-- Requirements --
Return every row below that contains the word "point", matching case exactly.

-- Provided data --
::::::

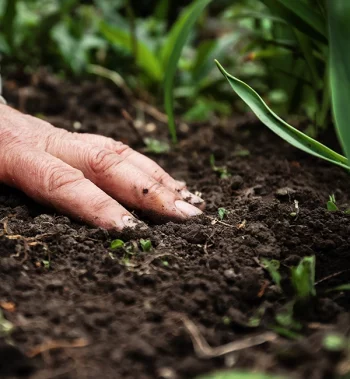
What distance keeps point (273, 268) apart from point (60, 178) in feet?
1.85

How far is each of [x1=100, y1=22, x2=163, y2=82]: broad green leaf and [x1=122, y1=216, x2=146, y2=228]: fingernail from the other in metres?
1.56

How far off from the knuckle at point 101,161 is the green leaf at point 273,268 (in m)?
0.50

::::::

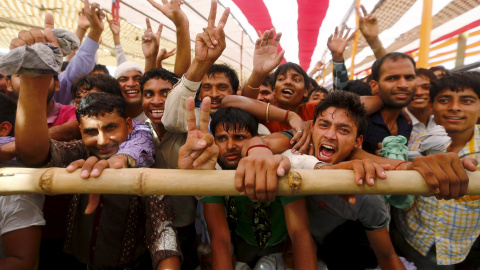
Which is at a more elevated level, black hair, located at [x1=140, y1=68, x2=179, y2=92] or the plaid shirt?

::::::

-- Written reply --
What distance keeps point (273, 268) apart from point (60, 178) in feet?
How far off from the knuckle at point 101,161 is the green leaf at point 273,268 (in m)?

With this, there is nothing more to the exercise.